**Quoted passage**

The next step in the bidding process is a sport must show the added value it will bring which is evaluated through nine unique categoriesthat are as follows; General overview, history and tradition, universality, popularity, governance, athletes, development, transparency and fairness on the field, and finance. Futsal presents a strong case in all these areas so it is surprising that it is not already an Olympic Sport, but as will be seen further in this post it is more complicated than just being judged on its merits.
I would like to highlight one area where futsal’s bid could be strengthened and that is by having an official Women’s World Cup. Every year there is a FIFA endorsed Torneo Mundial Feminino (Women’s World Tournament). FIFA could easily correct this unacceptable situation by taking control of the organisation of this event.
In 2002 futsal was denied entry to Beijing 2008 and these were the reasons given;
“The Commission considered the low global participation in this discipline, and also the principle of not including events of a similar nature within a sport was noted. The requirements of a separate venue for this sport were taken into consideration.” (The Olympic Programme Commission)
Now I will look at each of these comments in turn. This statement was made over 12 years ago and since that time futsal has grown considerably, both in terms of participation numbers and global spread. This is set to continue and there remains plenty of room still for expansion. I believe that low participation levels would no longer be an issue.
Although futsal purists would argue that futsal is a distinct game from football, the comment regarding not including sports of a similar nature could be a stumbling block. It was thought that futsal could be included as a discipline of football alongside the 11-a-side game, just like indoor and beach are disciplines of volleyball, but from this statement it seems unlikely.
Another reason why futsal would probably have to substitute football rather than take the place of another sport is the amount of space football occupies. 11-a-side football requires space for 504 athletes, that is just under 5% of the 10,500 athlete limit for only 2 events out of the 310 permitted.
If we presume that both the futsal men’s and women’s tournaments would feature at least 12 teams each and with 14 players per squad, that would mean futsal would require space for 336 athletes or just over 3% of the athlete allocation.

**Extracted material**
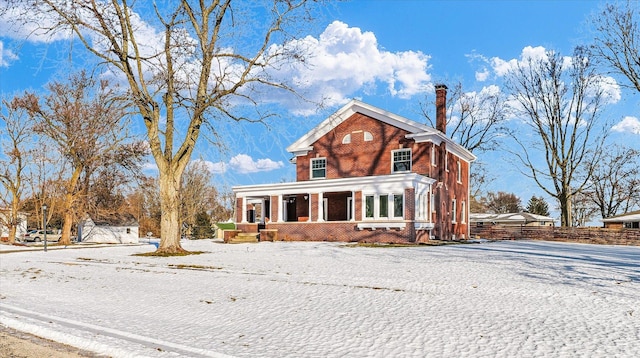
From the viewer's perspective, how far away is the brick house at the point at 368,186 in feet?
91.7

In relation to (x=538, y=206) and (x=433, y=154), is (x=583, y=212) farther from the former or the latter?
(x=433, y=154)

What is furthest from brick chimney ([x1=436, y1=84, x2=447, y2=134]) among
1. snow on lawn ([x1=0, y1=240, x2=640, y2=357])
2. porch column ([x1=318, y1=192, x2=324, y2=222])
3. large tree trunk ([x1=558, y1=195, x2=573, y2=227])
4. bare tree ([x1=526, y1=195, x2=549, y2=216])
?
bare tree ([x1=526, y1=195, x2=549, y2=216])

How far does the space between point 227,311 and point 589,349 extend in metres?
5.36

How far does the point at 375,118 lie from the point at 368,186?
18.1 ft

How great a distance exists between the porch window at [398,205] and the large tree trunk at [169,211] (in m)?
12.2

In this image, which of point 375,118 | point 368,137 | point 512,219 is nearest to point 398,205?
point 368,137

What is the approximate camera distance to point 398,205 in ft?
91.7

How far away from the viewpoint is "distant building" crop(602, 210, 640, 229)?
5069cm

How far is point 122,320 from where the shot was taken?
801 centimetres

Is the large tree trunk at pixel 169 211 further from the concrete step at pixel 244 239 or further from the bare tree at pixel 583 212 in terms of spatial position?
the bare tree at pixel 583 212

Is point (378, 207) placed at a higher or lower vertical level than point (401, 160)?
lower

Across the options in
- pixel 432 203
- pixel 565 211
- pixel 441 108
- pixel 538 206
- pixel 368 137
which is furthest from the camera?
pixel 538 206

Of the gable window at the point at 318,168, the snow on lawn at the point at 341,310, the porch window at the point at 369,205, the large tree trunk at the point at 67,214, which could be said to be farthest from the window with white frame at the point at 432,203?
the large tree trunk at the point at 67,214

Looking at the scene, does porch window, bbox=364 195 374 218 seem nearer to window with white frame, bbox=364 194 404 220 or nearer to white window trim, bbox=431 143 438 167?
window with white frame, bbox=364 194 404 220
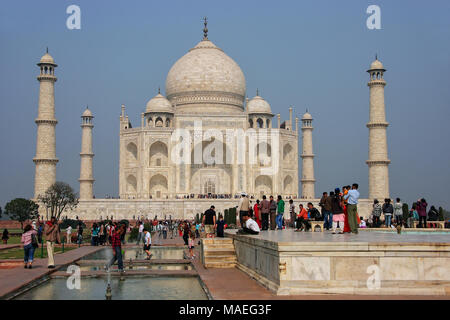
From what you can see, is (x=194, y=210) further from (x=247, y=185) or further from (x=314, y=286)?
(x=314, y=286)

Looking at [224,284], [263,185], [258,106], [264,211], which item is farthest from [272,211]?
[258,106]

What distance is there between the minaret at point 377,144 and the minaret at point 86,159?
18.2 meters

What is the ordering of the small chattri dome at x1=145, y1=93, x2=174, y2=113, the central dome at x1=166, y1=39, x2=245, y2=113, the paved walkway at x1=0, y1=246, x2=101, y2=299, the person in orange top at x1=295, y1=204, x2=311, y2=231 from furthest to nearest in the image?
the central dome at x1=166, y1=39, x2=245, y2=113
the small chattri dome at x1=145, y1=93, x2=174, y2=113
the person in orange top at x1=295, y1=204, x2=311, y2=231
the paved walkway at x1=0, y1=246, x2=101, y2=299

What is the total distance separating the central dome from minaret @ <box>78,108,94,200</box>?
266 inches

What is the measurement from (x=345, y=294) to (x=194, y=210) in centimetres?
3036

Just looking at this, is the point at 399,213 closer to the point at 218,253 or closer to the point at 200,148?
the point at 218,253

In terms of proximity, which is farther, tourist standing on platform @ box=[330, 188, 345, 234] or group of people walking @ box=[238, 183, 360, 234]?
tourist standing on platform @ box=[330, 188, 345, 234]

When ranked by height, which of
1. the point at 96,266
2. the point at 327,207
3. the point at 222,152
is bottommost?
the point at 96,266

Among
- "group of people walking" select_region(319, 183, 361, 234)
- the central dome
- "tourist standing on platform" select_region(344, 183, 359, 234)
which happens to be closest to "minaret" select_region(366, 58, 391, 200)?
the central dome

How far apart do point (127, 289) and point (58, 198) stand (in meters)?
27.2

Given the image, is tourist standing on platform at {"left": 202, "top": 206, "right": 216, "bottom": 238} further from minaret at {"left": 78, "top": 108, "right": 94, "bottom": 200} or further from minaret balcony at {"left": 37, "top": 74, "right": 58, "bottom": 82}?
minaret at {"left": 78, "top": 108, "right": 94, "bottom": 200}

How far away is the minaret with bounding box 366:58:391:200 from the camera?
3750cm
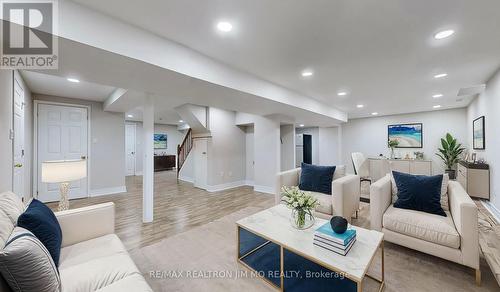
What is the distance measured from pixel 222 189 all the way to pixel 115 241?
4.05m

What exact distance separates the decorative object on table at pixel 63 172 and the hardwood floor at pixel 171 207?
0.94 meters

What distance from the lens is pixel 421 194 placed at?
2262mm

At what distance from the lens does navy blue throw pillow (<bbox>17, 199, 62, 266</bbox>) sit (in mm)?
1268

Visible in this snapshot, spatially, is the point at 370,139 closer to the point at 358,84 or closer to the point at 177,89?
the point at 358,84

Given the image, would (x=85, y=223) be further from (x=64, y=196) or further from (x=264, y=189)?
(x=264, y=189)

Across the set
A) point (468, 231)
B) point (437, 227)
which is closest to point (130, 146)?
point (437, 227)

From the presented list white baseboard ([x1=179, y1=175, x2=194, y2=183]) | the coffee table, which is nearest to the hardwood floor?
white baseboard ([x1=179, y1=175, x2=194, y2=183])

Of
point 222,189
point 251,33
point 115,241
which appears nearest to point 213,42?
point 251,33

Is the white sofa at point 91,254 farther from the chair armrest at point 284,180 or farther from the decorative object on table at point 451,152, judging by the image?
the decorative object on table at point 451,152

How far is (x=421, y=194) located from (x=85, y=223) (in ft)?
11.2

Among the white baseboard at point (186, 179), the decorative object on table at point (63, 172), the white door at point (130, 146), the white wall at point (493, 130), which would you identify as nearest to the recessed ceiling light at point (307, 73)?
the white wall at point (493, 130)

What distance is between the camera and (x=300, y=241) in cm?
172

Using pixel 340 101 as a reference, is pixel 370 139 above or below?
below

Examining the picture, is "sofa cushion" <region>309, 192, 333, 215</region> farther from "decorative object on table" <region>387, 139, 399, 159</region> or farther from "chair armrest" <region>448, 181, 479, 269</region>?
"decorative object on table" <region>387, 139, 399, 159</region>
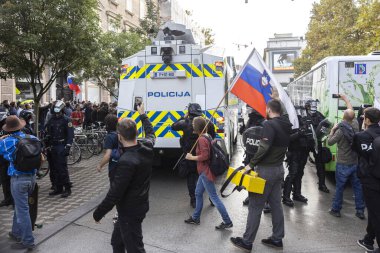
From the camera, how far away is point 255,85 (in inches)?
229

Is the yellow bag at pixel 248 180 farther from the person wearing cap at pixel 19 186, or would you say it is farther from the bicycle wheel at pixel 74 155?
the bicycle wheel at pixel 74 155

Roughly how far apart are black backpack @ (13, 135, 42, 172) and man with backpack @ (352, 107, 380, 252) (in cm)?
398

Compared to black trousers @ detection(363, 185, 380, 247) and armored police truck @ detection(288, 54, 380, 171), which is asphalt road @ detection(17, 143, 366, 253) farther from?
armored police truck @ detection(288, 54, 380, 171)

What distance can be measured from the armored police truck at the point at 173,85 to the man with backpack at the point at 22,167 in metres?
3.89

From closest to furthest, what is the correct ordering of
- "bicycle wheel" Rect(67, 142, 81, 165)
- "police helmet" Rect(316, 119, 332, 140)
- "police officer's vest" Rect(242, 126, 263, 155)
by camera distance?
"police officer's vest" Rect(242, 126, 263, 155)
"police helmet" Rect(316, 119, 332, 140)
"bicycle wheel" Rect(67, 142, 81, 165)

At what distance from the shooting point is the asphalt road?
211 inches

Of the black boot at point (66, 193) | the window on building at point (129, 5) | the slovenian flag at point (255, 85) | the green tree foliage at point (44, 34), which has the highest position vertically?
the window on building at point (129, 5)

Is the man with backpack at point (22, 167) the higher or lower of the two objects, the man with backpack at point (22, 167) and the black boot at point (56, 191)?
the higher

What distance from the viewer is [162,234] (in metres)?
5.87

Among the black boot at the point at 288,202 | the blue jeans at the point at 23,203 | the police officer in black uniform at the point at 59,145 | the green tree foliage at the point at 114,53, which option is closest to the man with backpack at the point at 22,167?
the blue jeans at the point at 23,203

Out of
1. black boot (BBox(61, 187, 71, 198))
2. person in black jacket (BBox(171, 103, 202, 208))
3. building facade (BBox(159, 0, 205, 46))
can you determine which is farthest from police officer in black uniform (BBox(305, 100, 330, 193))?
building facade (BBox(159, 0, 205, 46))

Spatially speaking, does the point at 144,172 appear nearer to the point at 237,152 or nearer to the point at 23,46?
the point at 23,46

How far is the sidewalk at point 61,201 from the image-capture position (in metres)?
6.03

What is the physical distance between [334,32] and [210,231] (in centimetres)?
2330
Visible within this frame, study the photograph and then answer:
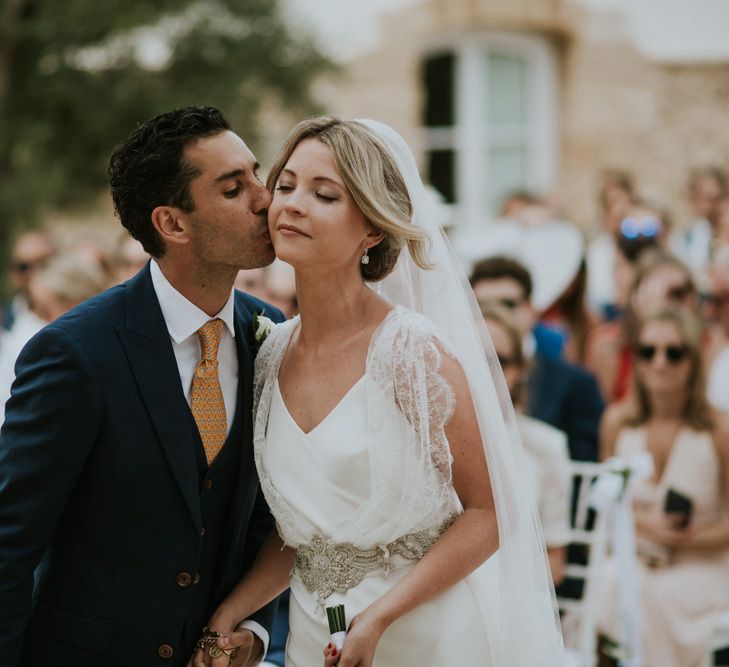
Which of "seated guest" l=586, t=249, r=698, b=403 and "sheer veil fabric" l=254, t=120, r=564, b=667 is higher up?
"sheer veil fabric" l=254, t=120, r=564, b=667

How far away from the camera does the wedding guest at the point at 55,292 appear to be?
5535 millimetres

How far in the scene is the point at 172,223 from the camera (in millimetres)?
2975

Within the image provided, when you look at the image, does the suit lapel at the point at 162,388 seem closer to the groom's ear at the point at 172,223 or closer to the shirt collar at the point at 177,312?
the shirt collar at the point at 177,312

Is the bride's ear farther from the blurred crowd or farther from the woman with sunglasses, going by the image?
the woman with sunglasses

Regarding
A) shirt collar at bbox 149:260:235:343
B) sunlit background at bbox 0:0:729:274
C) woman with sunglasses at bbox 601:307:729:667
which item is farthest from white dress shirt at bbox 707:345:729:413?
shirt collar at bbox 149:260:235:343

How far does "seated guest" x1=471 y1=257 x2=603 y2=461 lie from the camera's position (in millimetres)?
5484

**Written instruction**
From the text on futsal's Olympic bid, copy word for word the part from "I would like" to "Olympic Programme Commission)". The lines are separate material and have no connection to the text on futsal's Olympic bid.

**Exercise answer**
I would like to highlight one area where futsal’s bid could be strengthened and that is by having an official Women’s World Cup. Every year there is a FIFA endorsed Torneo Mundial Feminino (Women’s World Tournament). FIFA could easily correct this unacceptable situation by taking control of the organisation of this event.
In 2002 futsal was denied entry to Beijing 2008 and these were the reasons given;
“The Commission considered the low global participation in this discipline, and also the principle of not including events of a similar nature within a sport was noted. The requirements of a separate venue for this sport were taken into consideration.” (The Olympic Programme Commission)